(Reading text begins)
(C-113) Assessing Functional Compound Action Potential Measurements in Ex-Vivo Peripheral Nerves

Our goal is to find a potential cause for idiopathic unilateral vocal fold paralysis (iUVP). The current cause of the disease is unknown. The vocal folds are muscles that can be found on both sides of the larynx that expand and contract during speech. Paralysis can cause the vocal folds to remain open, leaving the airway unprotected. This can lead to issues in swallowing, talking, and breathing. iUVP most commonly presents on the left side.

               The recurrent laryngeal nerve (RLN) bifurcates off the vagus nerve, wraps around the aortic arch, and innervates the vocal folds. Previous research has shown that there is greater onset of iUVP when aortic arch compliance increases. Compliance refers to the ability for the aorta to expand under pressure. Therefore, the hyper-compliance of the aorta stretches the RLN causing damage to the nerve and conductance, which impacts functionality of the vocal folds potentially leading to iUVP.

The rat sciatic nerve (Figure 1) served as our preliminary animal model which later transitioned to the RLN in a juvenile porcine model then an adolescent porcine model. Once the nerve is harvested the process to stimulate and stretch the nerve is consistent in all three models. The nerve is then incubated in oxygenated krebs solution for one hour. This supplies the nerves with the proper nutrients and environment to recover from surgery. The pH is kept between 7.2 and 7.4 to mimic its in-vivo environment. After the hour incubation period, the nerve is individually tested in a chamber with three wells (Figure 2). The outer two are filled with a potassium chloride solution and the inner well is filled with krebs. Electrodes are then placed through the chamber into the wells. The nerve is stimulated and recorded both indirectly through the solution. The nerve is stimulated at 4.5 volts (for 100 microseconds every 3.33 seconds) via a train delay generator and a constant voltage isolated stimulator connected to the stimulating electrodes. The recording electrodes are connected to a differential amplifier that is used to filter out noise at 100 high-pass and 50k low-pass. The file is then processed in a MATLAB script to visualize and quantify the CAP.
(Reading text ends)
(Data listing begins)
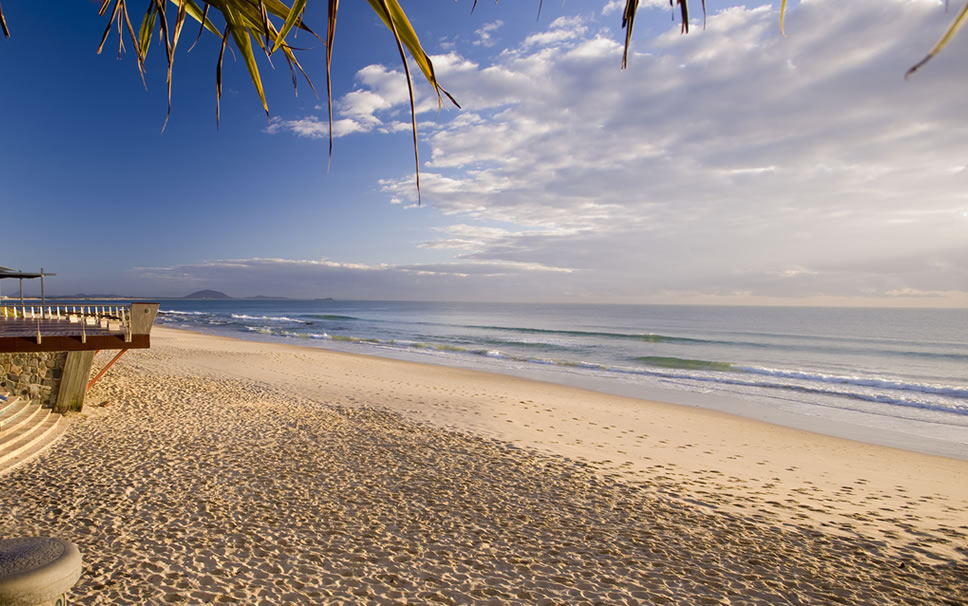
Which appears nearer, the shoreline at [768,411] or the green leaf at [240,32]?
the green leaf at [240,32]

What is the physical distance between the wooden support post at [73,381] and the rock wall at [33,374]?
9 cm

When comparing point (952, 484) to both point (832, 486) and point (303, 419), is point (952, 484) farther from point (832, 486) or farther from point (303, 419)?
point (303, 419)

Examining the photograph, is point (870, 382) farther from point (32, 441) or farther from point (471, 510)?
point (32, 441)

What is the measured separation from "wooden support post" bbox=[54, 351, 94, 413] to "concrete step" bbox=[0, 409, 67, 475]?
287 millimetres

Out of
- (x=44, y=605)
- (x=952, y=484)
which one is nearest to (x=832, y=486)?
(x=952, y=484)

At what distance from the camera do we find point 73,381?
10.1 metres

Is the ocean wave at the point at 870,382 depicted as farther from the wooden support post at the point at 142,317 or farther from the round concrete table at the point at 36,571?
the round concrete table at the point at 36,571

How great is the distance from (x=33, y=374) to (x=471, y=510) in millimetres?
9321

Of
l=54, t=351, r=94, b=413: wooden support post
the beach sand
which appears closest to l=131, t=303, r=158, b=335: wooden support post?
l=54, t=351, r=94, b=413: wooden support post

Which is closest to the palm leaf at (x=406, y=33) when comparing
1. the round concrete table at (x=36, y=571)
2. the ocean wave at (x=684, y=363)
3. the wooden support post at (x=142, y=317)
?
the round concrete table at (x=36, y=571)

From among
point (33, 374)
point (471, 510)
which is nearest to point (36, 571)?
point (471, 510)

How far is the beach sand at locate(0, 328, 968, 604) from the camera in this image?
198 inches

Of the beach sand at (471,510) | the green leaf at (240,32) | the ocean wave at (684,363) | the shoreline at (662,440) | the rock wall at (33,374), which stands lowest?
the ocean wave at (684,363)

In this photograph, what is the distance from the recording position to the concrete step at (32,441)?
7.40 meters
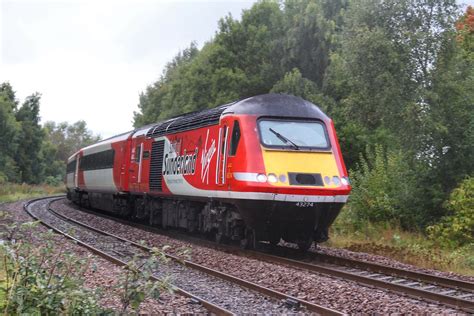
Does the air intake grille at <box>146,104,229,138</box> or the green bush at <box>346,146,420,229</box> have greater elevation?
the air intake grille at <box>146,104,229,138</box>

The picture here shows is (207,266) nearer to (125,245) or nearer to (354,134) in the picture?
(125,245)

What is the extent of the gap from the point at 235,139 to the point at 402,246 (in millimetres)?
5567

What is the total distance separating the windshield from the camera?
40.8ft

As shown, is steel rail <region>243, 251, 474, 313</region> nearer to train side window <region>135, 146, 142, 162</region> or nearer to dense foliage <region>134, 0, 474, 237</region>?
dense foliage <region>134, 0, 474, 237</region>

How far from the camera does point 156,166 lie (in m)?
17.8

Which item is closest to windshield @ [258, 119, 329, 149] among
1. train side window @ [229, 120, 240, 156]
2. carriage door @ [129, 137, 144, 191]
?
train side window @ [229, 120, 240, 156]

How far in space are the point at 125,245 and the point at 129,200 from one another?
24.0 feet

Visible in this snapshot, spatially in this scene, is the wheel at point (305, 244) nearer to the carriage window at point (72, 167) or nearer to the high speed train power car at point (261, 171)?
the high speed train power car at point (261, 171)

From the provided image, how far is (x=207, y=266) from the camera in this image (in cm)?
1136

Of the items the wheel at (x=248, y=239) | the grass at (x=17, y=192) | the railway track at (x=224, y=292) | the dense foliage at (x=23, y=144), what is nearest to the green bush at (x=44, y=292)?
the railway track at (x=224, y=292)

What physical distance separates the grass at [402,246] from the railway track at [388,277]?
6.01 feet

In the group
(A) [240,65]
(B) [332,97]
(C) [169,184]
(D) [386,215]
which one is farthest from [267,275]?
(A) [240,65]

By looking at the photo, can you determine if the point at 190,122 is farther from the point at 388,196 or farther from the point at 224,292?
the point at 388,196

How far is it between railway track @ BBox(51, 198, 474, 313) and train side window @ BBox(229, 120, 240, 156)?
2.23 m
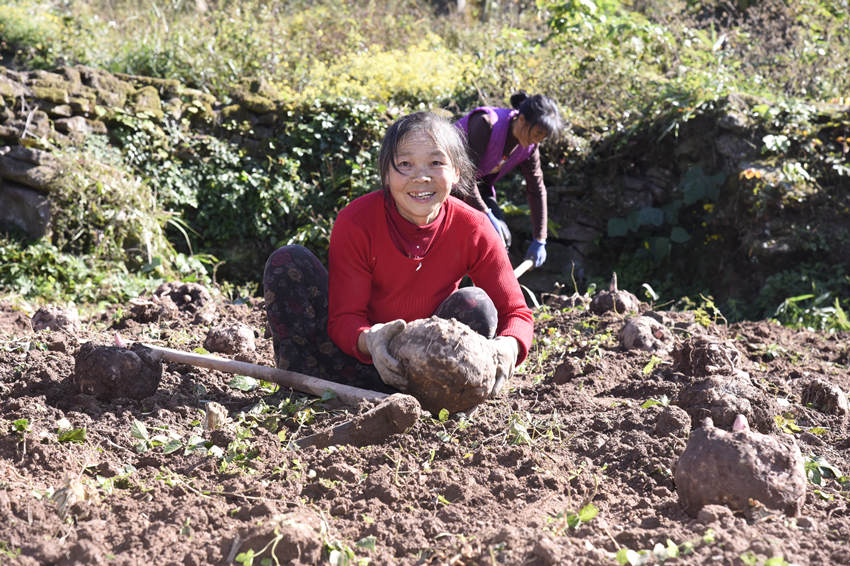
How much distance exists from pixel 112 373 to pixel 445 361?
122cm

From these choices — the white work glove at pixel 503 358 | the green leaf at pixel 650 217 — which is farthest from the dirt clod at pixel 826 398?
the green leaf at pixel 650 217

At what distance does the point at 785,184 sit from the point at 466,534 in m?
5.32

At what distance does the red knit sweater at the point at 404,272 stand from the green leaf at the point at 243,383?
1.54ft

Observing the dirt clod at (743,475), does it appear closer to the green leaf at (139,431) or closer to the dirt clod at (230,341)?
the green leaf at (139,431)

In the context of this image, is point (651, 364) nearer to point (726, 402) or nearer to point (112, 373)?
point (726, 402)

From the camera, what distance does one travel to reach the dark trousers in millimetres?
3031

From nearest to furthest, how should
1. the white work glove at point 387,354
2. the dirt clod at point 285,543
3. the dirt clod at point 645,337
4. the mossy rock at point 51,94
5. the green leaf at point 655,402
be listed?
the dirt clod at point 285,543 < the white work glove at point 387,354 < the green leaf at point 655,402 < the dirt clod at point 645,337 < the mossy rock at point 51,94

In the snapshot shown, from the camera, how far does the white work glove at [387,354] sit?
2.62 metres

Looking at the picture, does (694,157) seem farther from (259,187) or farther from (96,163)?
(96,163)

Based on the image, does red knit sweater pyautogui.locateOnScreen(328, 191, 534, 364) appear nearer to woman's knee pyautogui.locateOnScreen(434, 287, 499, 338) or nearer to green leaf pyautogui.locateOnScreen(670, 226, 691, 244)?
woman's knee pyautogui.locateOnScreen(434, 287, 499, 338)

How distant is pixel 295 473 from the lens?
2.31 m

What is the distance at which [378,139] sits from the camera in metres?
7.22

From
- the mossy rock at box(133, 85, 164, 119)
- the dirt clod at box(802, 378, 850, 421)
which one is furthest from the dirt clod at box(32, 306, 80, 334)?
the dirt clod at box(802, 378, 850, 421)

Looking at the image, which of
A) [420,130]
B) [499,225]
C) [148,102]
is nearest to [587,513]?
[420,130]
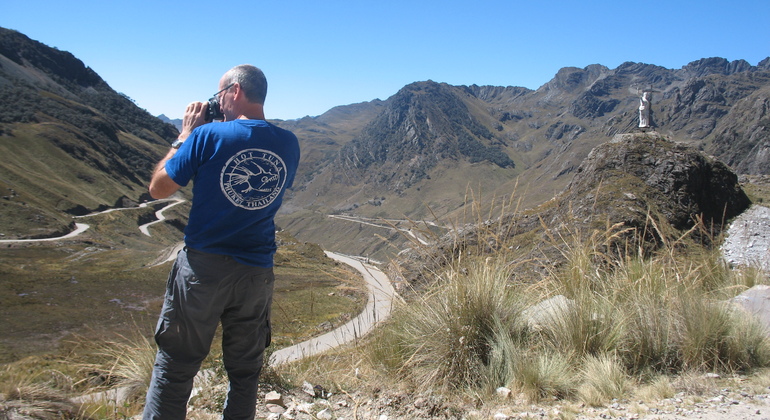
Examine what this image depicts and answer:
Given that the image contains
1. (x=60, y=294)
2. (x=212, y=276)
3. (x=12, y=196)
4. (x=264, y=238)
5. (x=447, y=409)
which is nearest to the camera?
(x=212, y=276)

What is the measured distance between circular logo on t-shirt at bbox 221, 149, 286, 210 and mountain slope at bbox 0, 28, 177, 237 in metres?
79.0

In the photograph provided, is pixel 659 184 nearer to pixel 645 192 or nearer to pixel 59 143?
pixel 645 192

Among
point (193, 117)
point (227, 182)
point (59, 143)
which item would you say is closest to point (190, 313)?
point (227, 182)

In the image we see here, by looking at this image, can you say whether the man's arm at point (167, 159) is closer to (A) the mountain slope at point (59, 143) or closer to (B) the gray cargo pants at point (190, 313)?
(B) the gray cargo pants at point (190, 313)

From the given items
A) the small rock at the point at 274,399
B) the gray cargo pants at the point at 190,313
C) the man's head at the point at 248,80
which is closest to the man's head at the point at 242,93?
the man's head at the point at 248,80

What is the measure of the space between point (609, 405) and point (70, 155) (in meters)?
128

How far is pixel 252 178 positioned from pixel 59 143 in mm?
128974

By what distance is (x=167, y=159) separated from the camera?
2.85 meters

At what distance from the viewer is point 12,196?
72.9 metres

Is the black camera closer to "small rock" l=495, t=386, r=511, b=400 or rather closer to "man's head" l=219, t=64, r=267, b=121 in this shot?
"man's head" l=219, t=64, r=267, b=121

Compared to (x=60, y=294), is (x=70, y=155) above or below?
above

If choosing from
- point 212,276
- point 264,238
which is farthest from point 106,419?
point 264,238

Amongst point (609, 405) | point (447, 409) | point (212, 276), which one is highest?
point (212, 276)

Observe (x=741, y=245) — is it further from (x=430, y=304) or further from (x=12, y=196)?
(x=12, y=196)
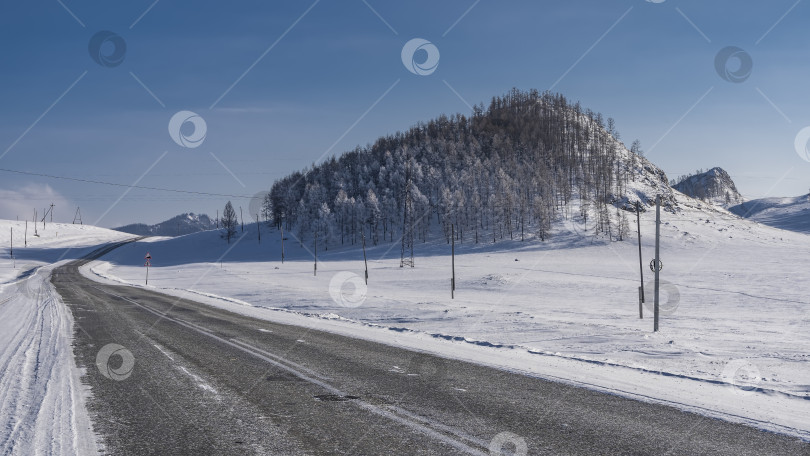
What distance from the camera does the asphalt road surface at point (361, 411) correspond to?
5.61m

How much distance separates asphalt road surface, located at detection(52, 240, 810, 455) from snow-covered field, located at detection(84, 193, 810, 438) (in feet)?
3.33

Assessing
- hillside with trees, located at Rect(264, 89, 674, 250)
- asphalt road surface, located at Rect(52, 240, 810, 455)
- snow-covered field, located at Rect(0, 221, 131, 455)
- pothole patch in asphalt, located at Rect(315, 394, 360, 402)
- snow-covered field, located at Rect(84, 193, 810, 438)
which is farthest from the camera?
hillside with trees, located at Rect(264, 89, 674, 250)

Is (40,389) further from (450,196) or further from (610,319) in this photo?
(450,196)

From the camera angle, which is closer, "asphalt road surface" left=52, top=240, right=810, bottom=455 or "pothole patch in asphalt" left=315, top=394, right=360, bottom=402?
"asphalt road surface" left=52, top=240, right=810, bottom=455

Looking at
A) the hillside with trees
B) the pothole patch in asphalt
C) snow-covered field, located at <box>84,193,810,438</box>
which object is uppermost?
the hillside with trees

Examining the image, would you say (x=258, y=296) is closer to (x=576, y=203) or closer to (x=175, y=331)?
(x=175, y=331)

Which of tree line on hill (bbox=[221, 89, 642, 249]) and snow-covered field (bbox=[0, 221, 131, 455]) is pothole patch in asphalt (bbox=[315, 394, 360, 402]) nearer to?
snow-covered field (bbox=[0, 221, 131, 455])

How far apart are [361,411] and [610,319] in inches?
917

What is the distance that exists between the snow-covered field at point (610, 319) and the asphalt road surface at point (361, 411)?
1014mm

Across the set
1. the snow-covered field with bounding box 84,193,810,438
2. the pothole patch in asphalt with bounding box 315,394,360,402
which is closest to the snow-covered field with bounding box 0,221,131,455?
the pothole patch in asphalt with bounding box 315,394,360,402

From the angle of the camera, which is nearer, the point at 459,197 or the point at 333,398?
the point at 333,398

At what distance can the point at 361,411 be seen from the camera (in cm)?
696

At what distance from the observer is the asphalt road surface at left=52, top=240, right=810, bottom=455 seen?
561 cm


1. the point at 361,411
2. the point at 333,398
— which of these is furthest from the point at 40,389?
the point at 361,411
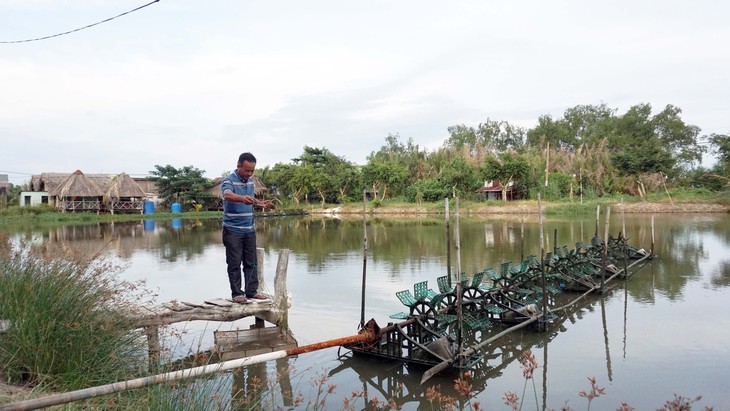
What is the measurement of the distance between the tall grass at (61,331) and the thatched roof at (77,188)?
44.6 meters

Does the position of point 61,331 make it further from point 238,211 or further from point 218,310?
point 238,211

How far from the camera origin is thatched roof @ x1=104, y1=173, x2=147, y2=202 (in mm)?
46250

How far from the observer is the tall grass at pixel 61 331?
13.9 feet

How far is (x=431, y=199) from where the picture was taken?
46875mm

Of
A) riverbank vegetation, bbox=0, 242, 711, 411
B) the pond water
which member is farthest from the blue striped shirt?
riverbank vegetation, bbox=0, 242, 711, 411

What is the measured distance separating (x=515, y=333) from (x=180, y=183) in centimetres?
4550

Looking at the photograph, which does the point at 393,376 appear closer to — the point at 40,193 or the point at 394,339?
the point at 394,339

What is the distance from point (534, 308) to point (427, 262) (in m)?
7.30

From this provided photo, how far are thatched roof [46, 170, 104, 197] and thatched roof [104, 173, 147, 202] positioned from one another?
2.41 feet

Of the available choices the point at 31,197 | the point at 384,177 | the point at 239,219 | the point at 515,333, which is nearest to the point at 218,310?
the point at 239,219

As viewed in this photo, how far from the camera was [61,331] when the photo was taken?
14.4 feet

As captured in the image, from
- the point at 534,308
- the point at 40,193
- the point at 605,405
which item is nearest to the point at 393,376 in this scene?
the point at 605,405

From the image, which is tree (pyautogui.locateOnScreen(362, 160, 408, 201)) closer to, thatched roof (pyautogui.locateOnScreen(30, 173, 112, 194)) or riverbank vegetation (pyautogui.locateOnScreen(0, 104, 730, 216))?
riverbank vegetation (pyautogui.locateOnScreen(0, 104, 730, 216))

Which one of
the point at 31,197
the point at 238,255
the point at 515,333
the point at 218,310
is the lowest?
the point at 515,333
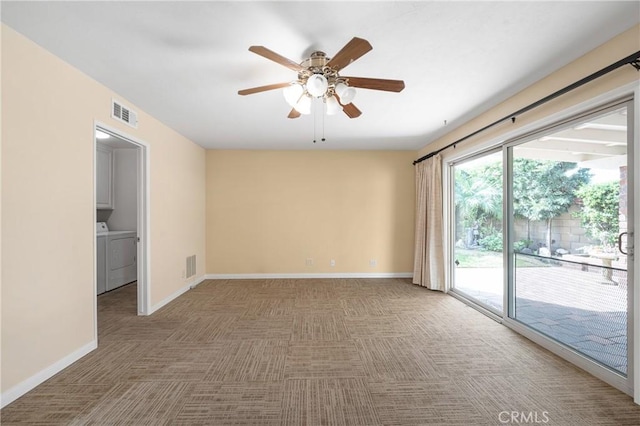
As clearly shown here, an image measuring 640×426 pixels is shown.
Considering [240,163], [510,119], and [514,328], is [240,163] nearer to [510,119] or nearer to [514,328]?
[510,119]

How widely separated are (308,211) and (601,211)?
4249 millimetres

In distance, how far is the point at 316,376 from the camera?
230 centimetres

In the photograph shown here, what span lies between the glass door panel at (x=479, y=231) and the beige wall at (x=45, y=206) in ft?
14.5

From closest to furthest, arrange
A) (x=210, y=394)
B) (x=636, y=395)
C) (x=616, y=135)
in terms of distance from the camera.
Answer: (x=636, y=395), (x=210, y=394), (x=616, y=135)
(Data listing ends)
• Problem details
Reproduce the full text on compound action potential measurements in peripheral nerves word for word, from its title through its last sentence.

• Response box
(C-113) Assessing Functional Compound Action Potential Measurements in Ex-Vivo Peripheral Nerves

Our goal is to find a potential cause for idiopathic unilateral vocal fold paralysis (iUVP). The current cause of the disease is unknown. The vocal folds are muscles that can be found on both sides of the larynx that expand and contract during speech. Paralysis can cause the vocal folds to remain open, leaving the airway unprotected. This can lead to issues in swallowing, talking, and breathing. iUVP most commonly presents on the left side.

               The recurrent laryngeal nerve (RLN) bifurcates off the vagus nerve, wraps around the aortic arch, and innervates the vocal folds. Previous research has shown that there is greater onset of iUVP when aortic arch compliance increases. Compliance refers to the ability for the aorta to expand under pressure. Therefore, the hyper-compliance of the aorta stretches the RLN causing damage to the nerve and conductance, which impacts functionality of the vocal folds potentially leading to iUVP.

The rat sciatic nerve (Figure 1) served as our preliminary animal model which later transitioned to the RLN in a juvenile porcine model then an adolescent porcine model. Once the nerve is harvested the process to stimulate and stretch the nerve is consistent in all three models. The nerve is then incubated in oxygenated krebs solution for one hour. This supplies the nerves with the proper nutrients and environment to recover from surgery. The pH is kept between 7.2 and 7.4 to mimic its in-vivo environment. After the hour incubation period, the nerve is individually tested in a chamber with three wells (Figure 2). The outer two are filled with a potassium chloride solution and the inner well is filled with krebs. Electrodes are then placed through the chamber into the wells. The nerve is stimulated and recorded both indirectly through the solution. The nerve is stimulated at 4.5 volts (for 100 microseconds every 3.33 seconds) via a train delay generator and a constant voltage isolated stimulator connected to the stimulating electrodes. The recording electrodes are connected to a differential amplifier that is used to filter out noise at 100 high-pass and 50k low-pass. The file is then processed in a MATLAB script to visualize and quantify the CAP.